# Tiger Barbs.. Nibbling eachothers fins



## Steven09 (Nov 13, 2011)

My friend and I went to a BA's for the midnight madness and she bought 3 Tiger Barbs. They all were doing great but in the last day the largest Tiger Barb killed the smallest one and just recently nibbled the fins off the other Tiger barb.

I have Two questions regarding this:

1. How do I stop this from happening?

2. Can I heal the Tiger Barb that is missing a fin?

Thanks in a advance for any help

-I realize he looks fairly.. dead in the pictures but he is swimming around just on weird angles and with great difficulty.


----------



## splur (May 11, 2011)

You should've bought more tiger barbs, they're schooling fish and are less aggressive/stressed in larger numbers.

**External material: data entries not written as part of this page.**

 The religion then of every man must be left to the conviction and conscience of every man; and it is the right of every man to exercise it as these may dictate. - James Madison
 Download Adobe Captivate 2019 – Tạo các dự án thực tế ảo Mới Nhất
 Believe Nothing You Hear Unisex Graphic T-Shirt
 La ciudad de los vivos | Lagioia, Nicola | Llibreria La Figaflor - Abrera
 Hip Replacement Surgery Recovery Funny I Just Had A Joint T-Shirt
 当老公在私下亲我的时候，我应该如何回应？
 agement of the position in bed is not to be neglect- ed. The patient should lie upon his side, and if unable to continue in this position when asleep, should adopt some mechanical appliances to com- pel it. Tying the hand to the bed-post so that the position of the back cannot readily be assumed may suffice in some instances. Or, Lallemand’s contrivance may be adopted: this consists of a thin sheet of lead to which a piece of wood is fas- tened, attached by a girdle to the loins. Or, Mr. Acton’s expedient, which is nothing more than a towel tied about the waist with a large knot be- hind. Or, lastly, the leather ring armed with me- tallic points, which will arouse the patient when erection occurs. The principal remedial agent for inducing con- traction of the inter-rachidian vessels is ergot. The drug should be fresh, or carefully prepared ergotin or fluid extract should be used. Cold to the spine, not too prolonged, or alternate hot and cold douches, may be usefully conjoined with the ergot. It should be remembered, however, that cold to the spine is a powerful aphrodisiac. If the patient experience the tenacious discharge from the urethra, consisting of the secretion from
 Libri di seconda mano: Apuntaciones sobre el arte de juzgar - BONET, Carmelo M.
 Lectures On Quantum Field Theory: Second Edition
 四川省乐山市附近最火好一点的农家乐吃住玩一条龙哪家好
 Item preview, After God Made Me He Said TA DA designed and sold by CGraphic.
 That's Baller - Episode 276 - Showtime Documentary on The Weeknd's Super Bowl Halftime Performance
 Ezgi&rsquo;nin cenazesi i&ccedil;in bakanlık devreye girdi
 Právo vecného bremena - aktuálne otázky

The barb can heal those fins, they're just nipped, but you'll need to separate them indefinitely. When I just started out I bought 4 tiger barbs, the biggest one killed his 3 buddies. He's the only one left and seems to enjoy the fact he's the only one of his type in the tank.


----------



## Steven09 (Nov 13, 2011)

Thanks for the advice, I'll relay it too her for future reference. 

Unfortunately even after being separated the fish died. Can she still put other tiger barbs with this "juggernaut" tiger barb as long as they are in larger numbers?


----------



## splur (May 11, 2011)

I'd think so, I've only ever seen them in large numbers and they school rather than nip, but from personal experience my tiger barb has been on his own (albeit with other types of fish) since he killed buddies a year ago, so I can't really be sure.


----------



## Will (Jul 24, 2008)

Depending on the tank's size, get a dozen of them. They really do best in larger groups. But what's nice, is there are half a dozen or more available varieties of this same fish, coming in colour morphs; Standard, gold (xanthic), black, albino, moss-green, platnum-green... so within one group of the same species of fish, you can have lots of colour and variety.

Also, if they are old enough you can sex them by comparing the redness in the fish in the store tanks. Males have more intense red, with more coverage. Limiting males will help reduce excessive aggression.

You CAN add more to the one you still have. You'd need to add a large batch at once though, to overwhelm him, and the fish should be equal to his size, or barely larger. Take a ruler to the store- lol.


----------